Environment ministers of the leading industrial countries agreed here Thursday to phase out subsidies to agriculture and other sectors which cause pollution, but gave no time frame.


The ministers of the 29-member Organisation for Economic Cooperation and Development also said that environmental as well as economic performance should be measured and taken into account when assessing a country's growth and development.

OECD countries account for a fifth of the world's population, but more than half of total world energy use and global carbon dioxide emissions, according to OECD figures.

EU Commissioner for the Environment Ritt Bjerregaard welcomed the environmental indicators idea, saying it marked a "change in the perspective of the OECD" from a purely economic focus.

The environment ministers also agreed after a two-day meeting here that the OECD members will give a high priority to ratifying and implementing the Kyoto protocol, agreed in December, on reducing greenhouse gas emissions, said to be responsible for the global warming effect.

But they failed to find common ground on the need for a fuel tax on the fast-growing aviation sector in a bid to offset the environmental costs.

Ministers agreed to ensure that "prices of natural resources as far as possible reflect the rue environmental and social costs of production, consumption and scarcity, in particular by gradually phasing out environmentally damaging subsidies," the final communique from the meeting said.

It gave no time frame for phasing out such subsidies, but Austrian Environment Minister Martin Bartenstein said the commitment to do so in itself marked an important step forward.

"Most governments are not even aware of what subsidies there are and which of them are environmentally damaging" and they are now committed to addressing the problem, he said.

The ministers also agreed to give "particular priority to ratification and implementation of the Kyoto Protocol" in a way that paves the way for further progress in limiting global emissions.

Senior Japanese environment official Kazu Takemoto said this meeting did not make any specific progress on details of implementing the Kyoto agreement, but did offer a good chance for an exchange of views.

The environment ministers asked OECD experts to develop and adopt "a comprehensive set of robust indicators to measure progress towards sustainable development" in environmental terms, so that these figures could be included in regular OECD reports on a country's performance.

◆ Material provided ◆
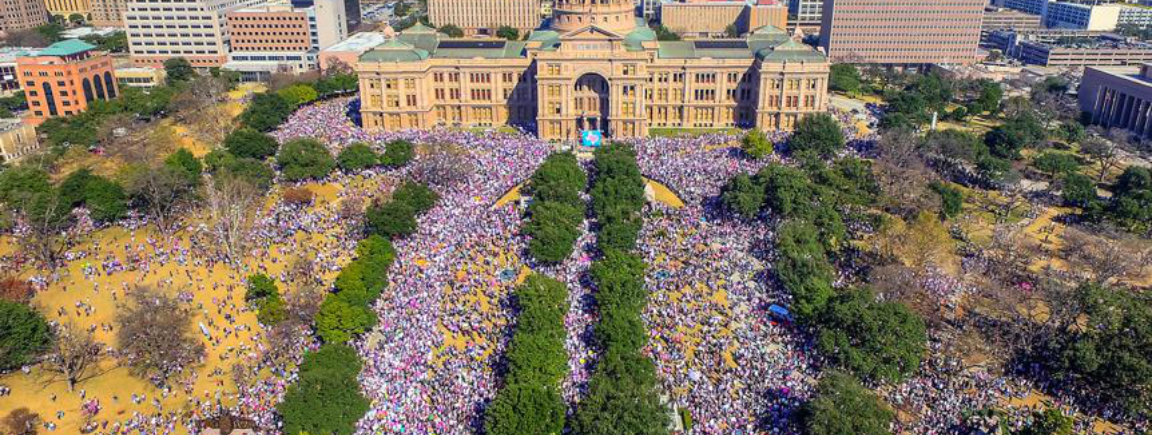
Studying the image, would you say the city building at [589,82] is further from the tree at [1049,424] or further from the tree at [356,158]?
the tree at [1049,424]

◆ Written exercise A ◆
According to the article on the OECD environment ministers' meeting, what share of the world's population do OECD countries account for?
◆ Written exercise B ◆
Continue the article on the OECD environment ministers' meeting, beginning after its final sentence.

◆ Response A ◆
A fifth of the world's population.

◆ Response B ◆
Officials said that several ways of gathering such information already exist, but the OECD will have to select key indicators and ways to measure them. No time frame was given for starting to use the indicators in reports.

On the thorny issue of fuel taxes, the communique simply said the OECD should "continue to study the feasibility of introducing regulatory or fiscal measures in high growth transport sectors, such as aviation," in collaboration with the International Civil Aviation Organisation (ICAO).

Bartenstein, the deputy chairman of the meeting, acknowledged that this was a rather "weak" formula, but said this was all the ministers were able to agree on.

Several countries are against imposing a tax on aviation fuel, but Bartenstein said Friday's agreement that the OECD will examine the issue is an advance on the previous situation, where OECD ministers had simply referred the whole issue to the ICAO.

"The step could have been bigger in my opinion, but it is a step in the right direction," he said.

New Zealand Environment Minister Simon Upton, who chaired the Paris meeting, said that because the whole climate change problem is extremely complex, organisations such as the OECD cannot make rapid progress.

But there is "a growing realisation that these issues are not going to go away" and that something must be done, he said.

The G8 ministers -- Britain, Canada, France, Germany, Italy, Japan, Russia and the United States -- went straight from France to England, where they will meet separately to discuss environmental issues further in Leeds Castle until Sunday.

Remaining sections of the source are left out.